At the tribunal, P&ID claimed that it had invested $40 million in the project even though it had not acquired the land or built any facilities for gas processing. It claimed damages of about $6.6 billion: the amount of the net income it would have earned over the 20 years of the agreement.
In response, the government argued that the damages claimed were not a fair and reasonable consequence of the government’s breach of the agreement. This is because P&ID never commenced building the gas processing facility. It also argued that P&ID should be awarded only three years’ worth of income as, by that time, the company should have found some other profitable investment that would reduce its losses from the breach.
Similarly, the government objected to the measure of estimated expenses and income stream which P&ID used to calculate its damages claim.
In July 2015 the tribunal decided that by failing to fulfill its obligations, the government had repudiated the agreement.

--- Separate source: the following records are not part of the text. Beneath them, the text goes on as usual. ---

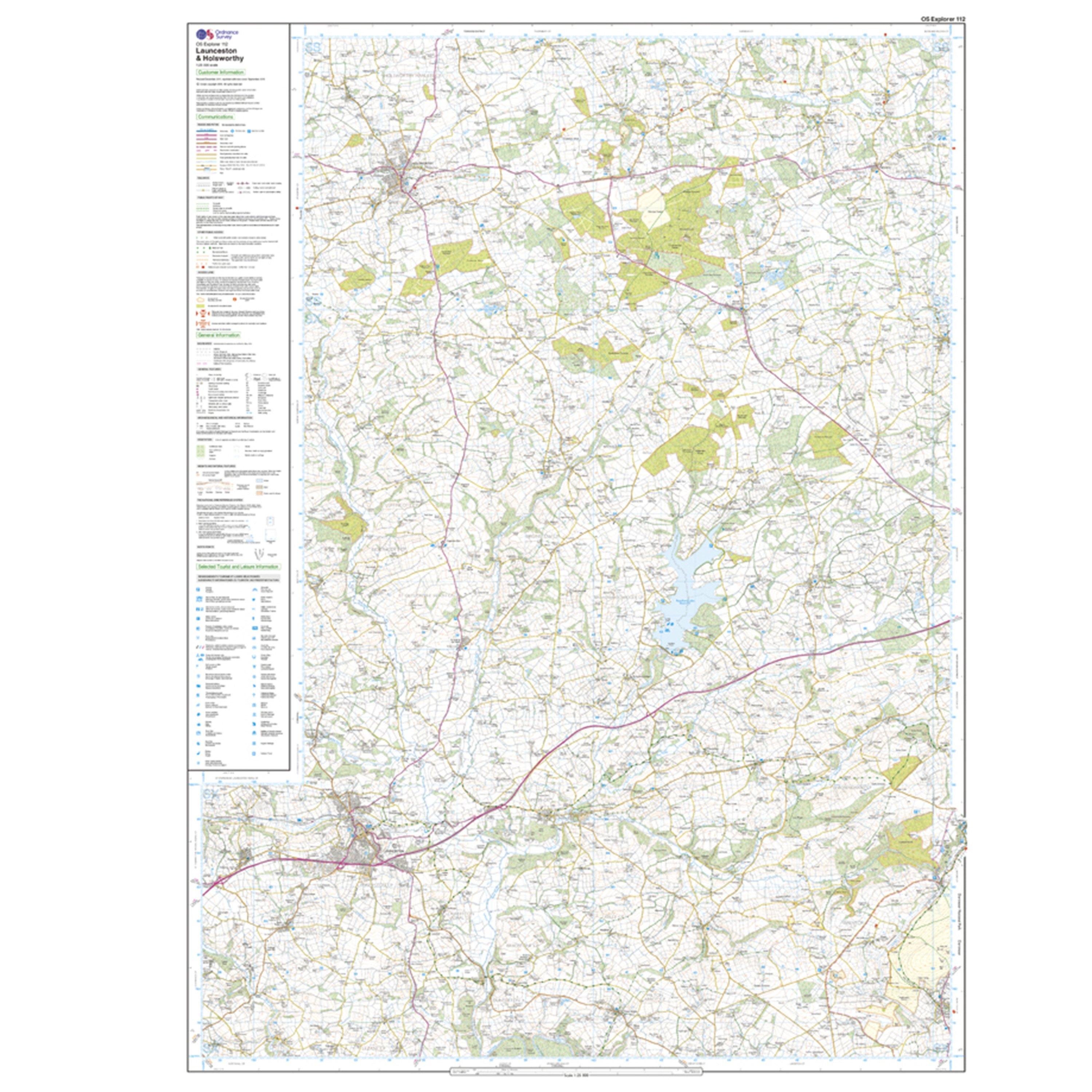 Explorer 112 Launceston & Holsworthy Map With Digital Version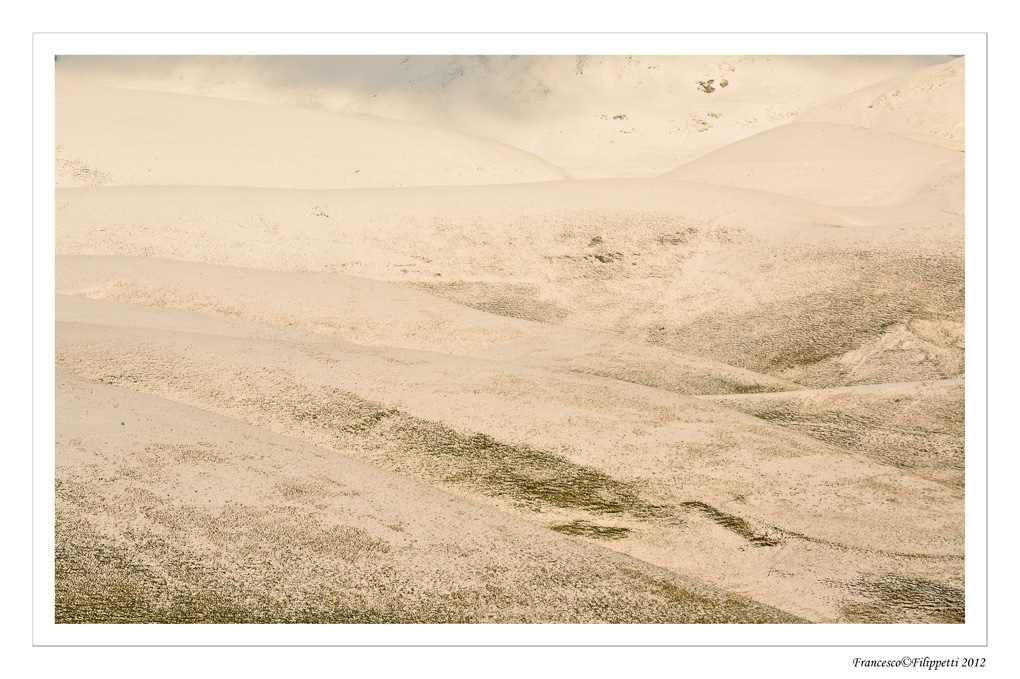Graffiti a Castelluccio di Norcia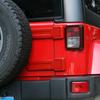For 07+ JK Jeep Wrangler Tailgate Hinge Cover Spare Tire Rear Door Liftgate Trim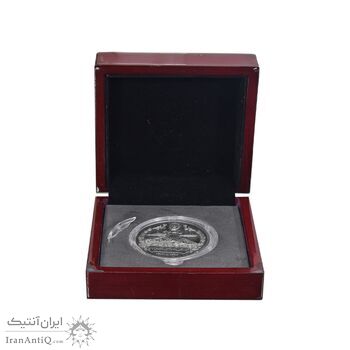 مدال نقره یادبود هشتاد و پنجمین سالگرد تاسیس بانک ملی ایران - با جعبه فابریک - UNC - جمهوری اسلامی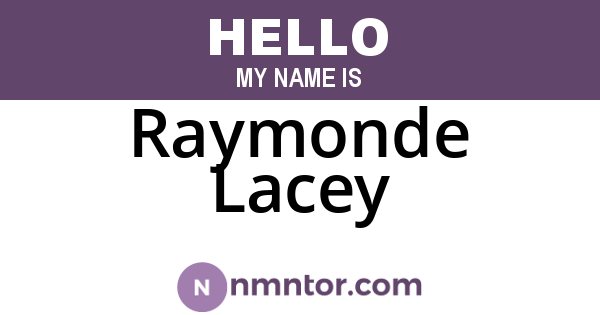 Raymonde Lacey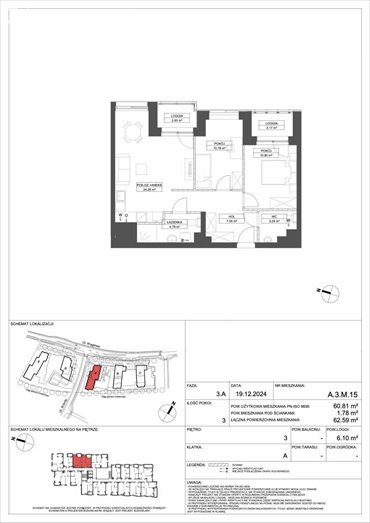 Zapraszam do 3-pokojowego apartamentu 60,81 m² w Gdyni mieszkanie Gdynia, Śródmieście, Tadeusza Wendy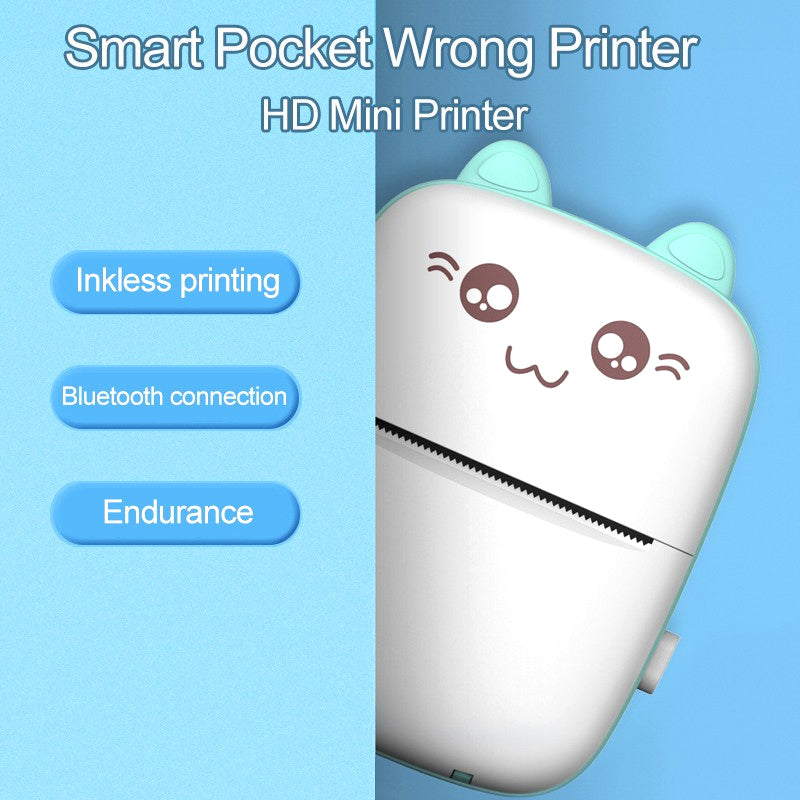 Mini Cat-Shaped Bluetooth Pocket Printer – 57mm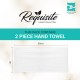 Cuddle Cotton Requisite Hand Towel Set of 2, 40 cm x 60 cm, 400 GSM, Opal White 100% Cotton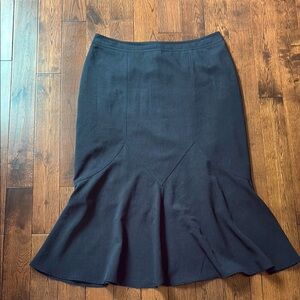 Black Skirt with Ruffle Size 14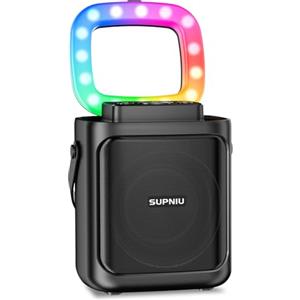 SUPNIU Cassa Bluetooth Potente 30W Wireless con Suono Stereo Cristallino - TWS Accoppiamento & 24H di Riproduzione con Luci LED | Casse Bluetooth Ideali per Feste, Viaggi e Eventi.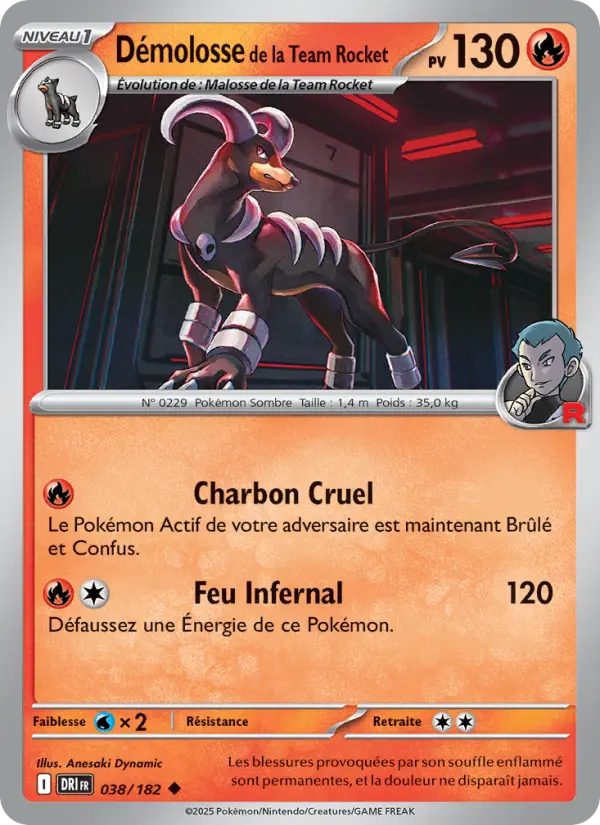 Carte Pokemon 038/182 Démolosse de la Team Rocket Reverse | LorenZone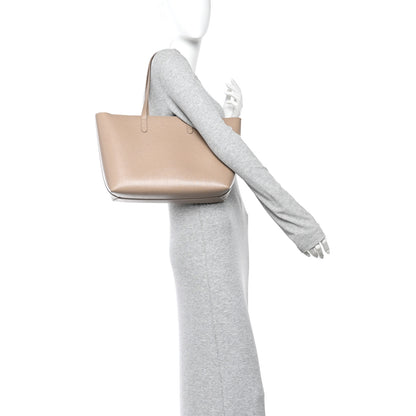 Mansur Gavriel Saffiano Small Zip Tote Beige 2 of 9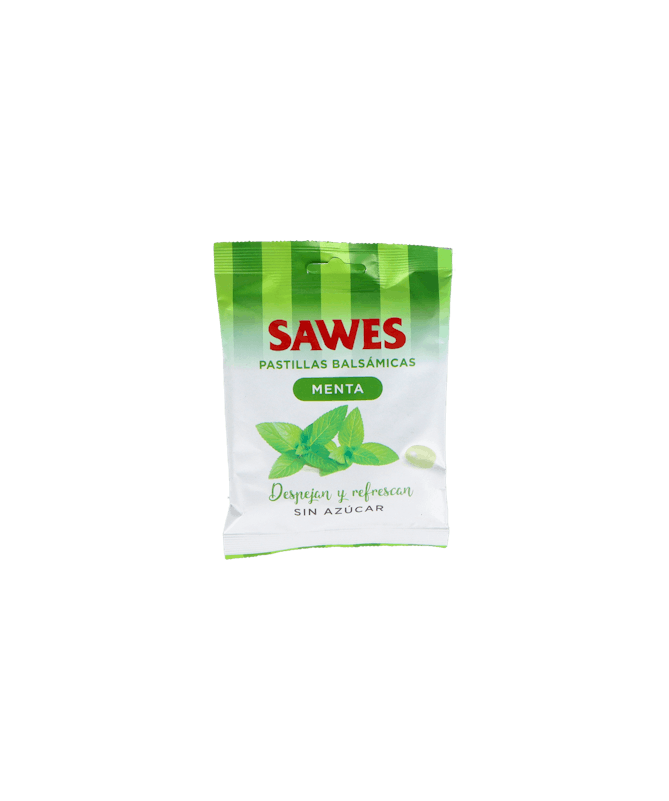 SAWES CARAMELOS MENTA S/AZUCAR BOLSA – foto del producto menta sawes caramelos SAWES CARAMELOS MENTA S/AZUCAR BOLSA – foto del producto menta sawes caramelos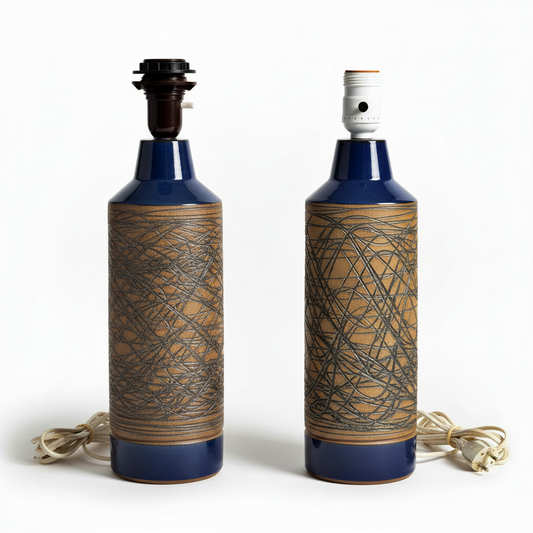 Aage Rasmus Selsbo Large Pair of Ceramic Lamps Studio Selsbo Keramik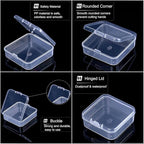 Bead Organizer Box, Craft Storage Box Features Hinged Lid and Labels, Mini Boxes - Image 8
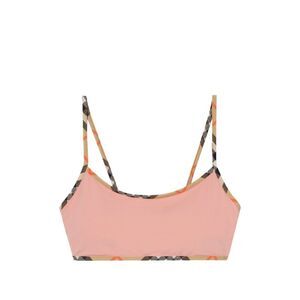 Burberry Women Bikini Top With Checked Edges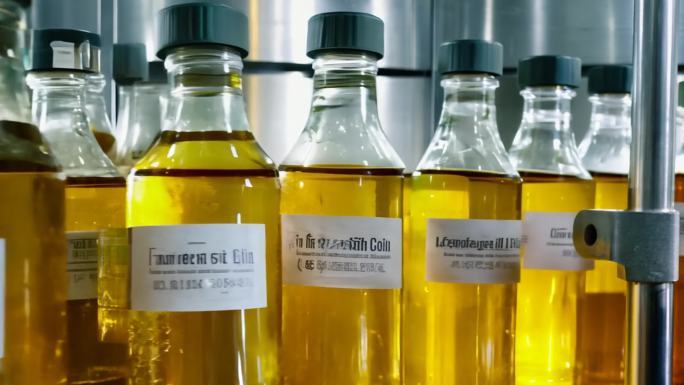 芝麻油核桃油色拉油榨油灌装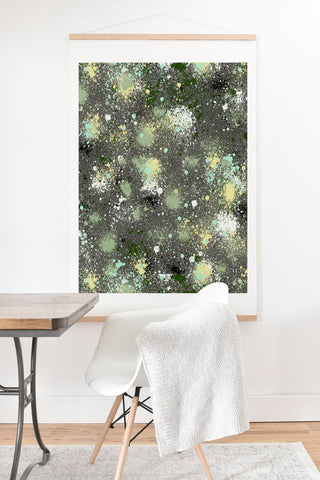 Ninola Design Ink Splatter Dark Night Art Print And Hanger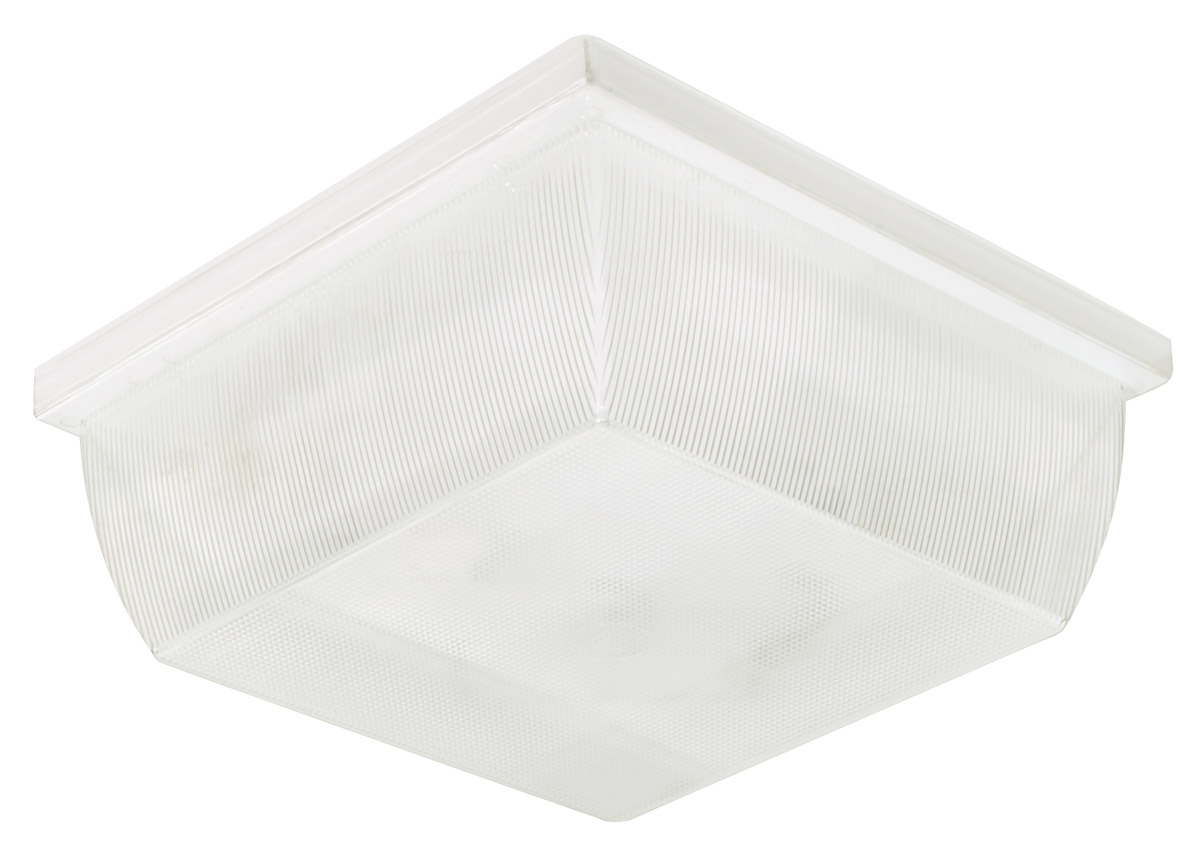 Montauk LED 10.5 inch White Aluminum Outdoor LED Flush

As a result, P&ID was therefore entitled to damages.
In January 2017, the tribunal by a majority of two to one made a final award of $6.597 billion together with interest at the rate of 7% starting from 20 March 2013 until payment is made. The 7% interest reflects what P&ID would have paid to borrow the money or earned by investing the money in Nigeria.
Following the tribunal’s award of damages, in March 2018, P&ID brought an action before the Queen’s Bench Division of the English Commercial Court. It wanted permission to enforce the damages awarded by the tribunal. Despite delays by the Nigerian government, on Aug. 16, the court made an order enforcing the tribunal’s final award which now stands at about $9.6 billion.